• _READING PASSAGE_:
- - -
I'm sure you will sort it all out. In the worst scenario you can always do blackout, treat it with hydrogene peroxide or use some othere chemicals but in the same time sort out the root cause. Looking at your scape I'm 100% sure you know what you are doing. I'm looking forward to see more photos with the progress.


----------



## Greenfinger2 (20 Dec 2015)

Hi Andy,  These things happen I am sure you will sort it out


----------



## -serok- (10 Jan 2016)

Hi there! Happy new year to everybody!

Here's a little update... the cyanos are gone, but there are still some tiny green algea. But the tank is on a good way.


----------



## flygja (11 Jan 2016)

Sweet!


----------



## Greenfinger2 (11 Jan 2016)

Hi Andy, Looking fantastic  I like the look of the ss diffuser


----------



## Anagorn (11 Jan 2016)

Very nice! You've created a good depth illusion.
Hope you'll get rid of the algea soon!


----------



## rebel (11 Jan 2016)

Amazing scape!

Would you consider straightening the main foreground peak? It's slightly off at an gale at the moment....


----------



## Bacms (11 Jan 2016)

Looking great and good news on the algae side, some green algae is to be expected without a cleaning crew so just keep removing it


----------



## osullivanmichael2 (15 Jan 2016)

I I just love this scape, I think my favorite I have seen !


----------



## Mannic05 (15 Jan 2016)

Very nice aquascape, love the hardscape.


----------



## Ryan Thang To (15 Jan 2016)

look awesome. love the layout brilliant rock work. keep up the good work. 

cheers
ryan

Sent from my SM-N915FY using Tapatalk


----------



## bloskas (16 Jan 2016)

very good detail work! love that depth!


----------



## -serok- (22 Mar 2016)

Hi folks!

Thanks a lot for your awesome feedback!

And here is a little update. Some time has passed by and the layout evolved good, but make your own mind


----------



## Ryan Thang To (22 Mar 2016)

oh wow. this one has really come to live. look awesome mate look so real. keep up the good work

cheers
ryan


----------



## Konrad Michalski (23 Mar 2016)

Amazing


----------



## CooKieS (23 Mar 2016)

Stunning mountain scape!


----------



## Bacms (23 Mar 2016)

Truly stunning indeed

Sent from my GT-I9505 using Tapatalk


----------



## Greenfinger2 (23 Mar 2016)

Hi Andy, Fantastic rock work and planting


----------



## amoran45 (25 Mar 2016)

Truly speechless....well done!

Sent from my HTC One M9 using Tapatalk


----------



## LondonDragon (29 Mar 2016)

Featured on FB Gallery


----------



## Richard H (30 Mar 2016)
- - -
• _GIVEN DATA_:
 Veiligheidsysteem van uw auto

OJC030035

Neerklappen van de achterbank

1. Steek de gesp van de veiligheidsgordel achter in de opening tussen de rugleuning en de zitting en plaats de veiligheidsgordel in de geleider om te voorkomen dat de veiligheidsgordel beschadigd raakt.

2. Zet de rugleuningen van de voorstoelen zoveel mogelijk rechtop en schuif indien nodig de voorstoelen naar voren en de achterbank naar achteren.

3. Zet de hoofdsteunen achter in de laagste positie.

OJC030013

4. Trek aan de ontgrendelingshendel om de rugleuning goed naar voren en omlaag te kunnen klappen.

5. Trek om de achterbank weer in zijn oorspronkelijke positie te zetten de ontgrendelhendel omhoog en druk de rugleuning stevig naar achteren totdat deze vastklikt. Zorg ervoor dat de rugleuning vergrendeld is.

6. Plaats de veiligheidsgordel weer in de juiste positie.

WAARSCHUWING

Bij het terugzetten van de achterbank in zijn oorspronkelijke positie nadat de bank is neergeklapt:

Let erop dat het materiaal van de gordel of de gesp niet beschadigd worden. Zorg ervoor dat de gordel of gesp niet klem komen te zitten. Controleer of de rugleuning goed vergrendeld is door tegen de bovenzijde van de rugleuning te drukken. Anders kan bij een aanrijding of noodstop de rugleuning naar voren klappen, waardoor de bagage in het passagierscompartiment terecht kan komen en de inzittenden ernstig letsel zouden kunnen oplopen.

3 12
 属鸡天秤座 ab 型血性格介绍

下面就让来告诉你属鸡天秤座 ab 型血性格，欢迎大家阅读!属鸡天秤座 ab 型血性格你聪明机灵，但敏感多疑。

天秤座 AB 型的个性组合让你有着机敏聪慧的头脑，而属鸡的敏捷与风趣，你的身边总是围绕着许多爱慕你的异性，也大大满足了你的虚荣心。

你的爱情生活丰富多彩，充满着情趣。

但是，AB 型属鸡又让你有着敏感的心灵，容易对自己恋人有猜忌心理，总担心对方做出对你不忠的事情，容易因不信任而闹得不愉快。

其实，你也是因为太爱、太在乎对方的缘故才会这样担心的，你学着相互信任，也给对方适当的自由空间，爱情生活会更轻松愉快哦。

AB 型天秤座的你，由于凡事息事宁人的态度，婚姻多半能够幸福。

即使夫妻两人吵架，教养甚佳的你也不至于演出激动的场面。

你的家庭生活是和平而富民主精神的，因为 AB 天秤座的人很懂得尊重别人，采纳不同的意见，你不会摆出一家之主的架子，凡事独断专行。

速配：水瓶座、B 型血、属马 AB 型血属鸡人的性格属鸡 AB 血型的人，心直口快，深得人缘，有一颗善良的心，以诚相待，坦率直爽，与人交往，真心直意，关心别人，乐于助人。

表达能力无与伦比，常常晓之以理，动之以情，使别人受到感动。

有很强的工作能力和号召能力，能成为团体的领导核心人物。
- - -
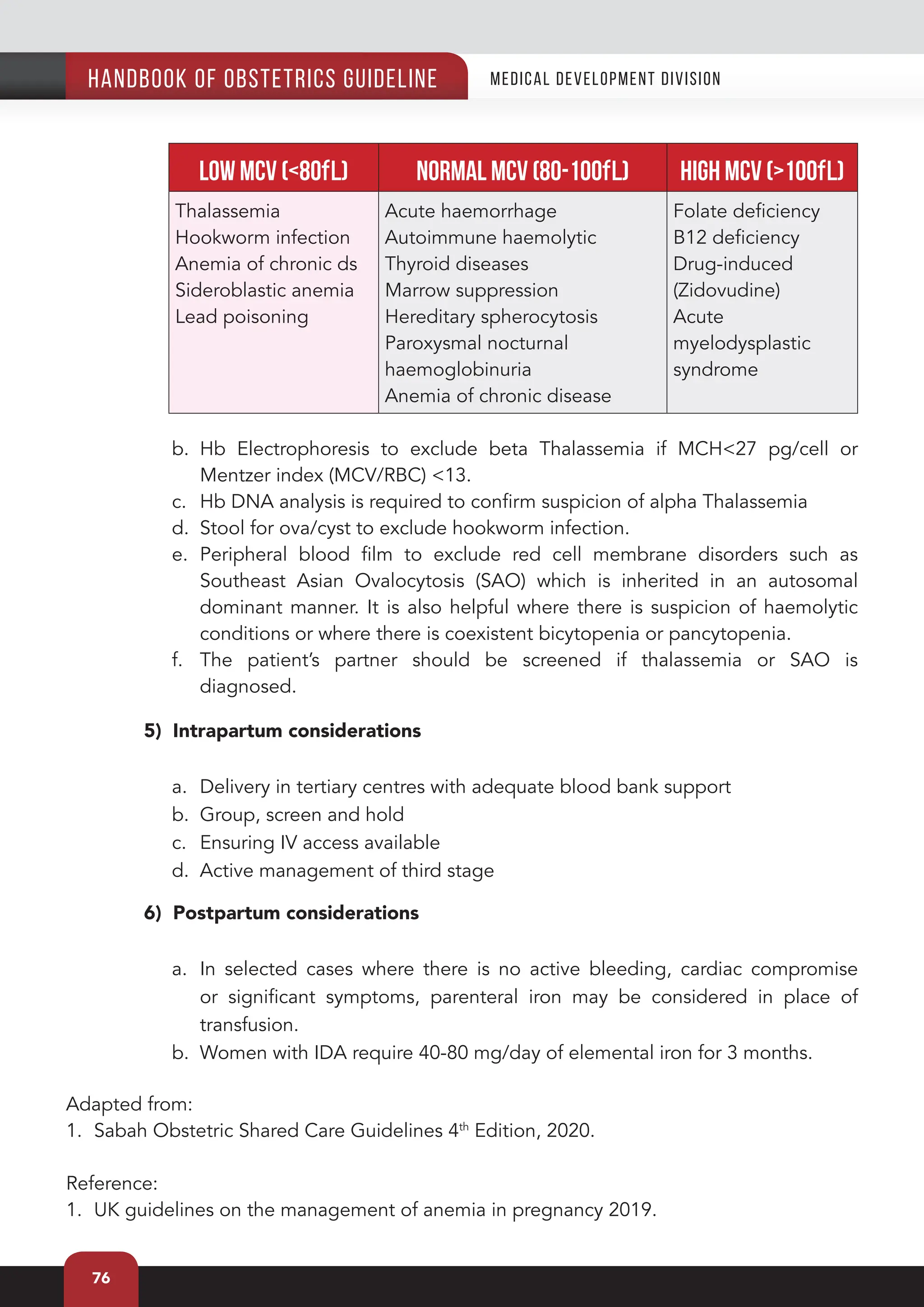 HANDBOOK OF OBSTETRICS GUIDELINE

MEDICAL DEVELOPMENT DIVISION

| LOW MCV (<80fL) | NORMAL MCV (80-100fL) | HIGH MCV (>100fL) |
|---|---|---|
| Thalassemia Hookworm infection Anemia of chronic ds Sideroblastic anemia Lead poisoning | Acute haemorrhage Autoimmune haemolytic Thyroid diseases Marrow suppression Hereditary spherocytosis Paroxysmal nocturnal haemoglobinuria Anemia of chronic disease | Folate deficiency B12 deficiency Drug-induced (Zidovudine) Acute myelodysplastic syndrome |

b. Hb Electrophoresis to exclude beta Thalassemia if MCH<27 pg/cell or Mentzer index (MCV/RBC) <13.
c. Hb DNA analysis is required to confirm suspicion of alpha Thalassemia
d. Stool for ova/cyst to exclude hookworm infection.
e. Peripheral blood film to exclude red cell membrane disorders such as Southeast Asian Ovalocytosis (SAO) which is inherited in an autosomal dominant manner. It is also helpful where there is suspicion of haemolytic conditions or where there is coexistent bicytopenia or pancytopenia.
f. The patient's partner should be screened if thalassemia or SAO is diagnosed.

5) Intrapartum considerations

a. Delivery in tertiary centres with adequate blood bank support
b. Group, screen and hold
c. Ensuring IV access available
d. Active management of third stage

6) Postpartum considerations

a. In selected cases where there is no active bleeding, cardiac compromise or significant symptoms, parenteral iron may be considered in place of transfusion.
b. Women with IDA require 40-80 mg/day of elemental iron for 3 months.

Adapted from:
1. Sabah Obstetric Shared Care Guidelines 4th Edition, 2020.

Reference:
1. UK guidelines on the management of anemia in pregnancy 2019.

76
- - -
• _EXERCISES_:
a) Answer these questions from the aquascape forum thread:
(i) In the 10 Jan 2016 update, what has happened to the cyanos?
(ii) What change does rebel suggest for the main foreground peak?
(iii) According to Bacms, why is some green algae to be expected?
b) Continue the aquascape forum thread, picking up after its last line.
The listing plays no part in this work.

• _ANSWERS_:
a)
(i) The cyanos are gone, though some tiny green algae remain.
(ii) Rebel suggests straightening it, since it is slightly off at an angle.
(iii) Some green algae is to be expected without a cleaning crew.

b)
Absolutely incredible.


----------



## rebel (30 Mar 2016)

serok, how do you trim the moss? For example mini pelia? do you just shave off small amounts with scissors?


----------



## -serok- (30 Mar 2016)

Hi there!

Thank you folks! 

@LondonDragon
Thanks a lot! 

@rebel
Yes, I trim the moss with scissors. I try to cut the moss as near as possible to the surface of the hardscape, this way the moss don't get too massive.


----------



## Jink82 (30 Mar 2016)

-serok- said:


> Hi there!
> 
> Thank you folks!
> 
> ...



Wow thanks... I'm having the same issue. Cut it the moss near the hardscape. Thats's a great rule of thumb.


----------



## rebel (3 Apr 2016)

-serok- said:


> @rebel
> Yes, I trim the moss with scissors. I try to cut the moss as near as possible to the surface of the hardscape, this way the moss don't get too massive.


Thanks for the tips!!


----------



## Eduard18 (3 Apr 2016)

amazing tank


----------



## -serok- (2 Dec 2016)

Hi folks!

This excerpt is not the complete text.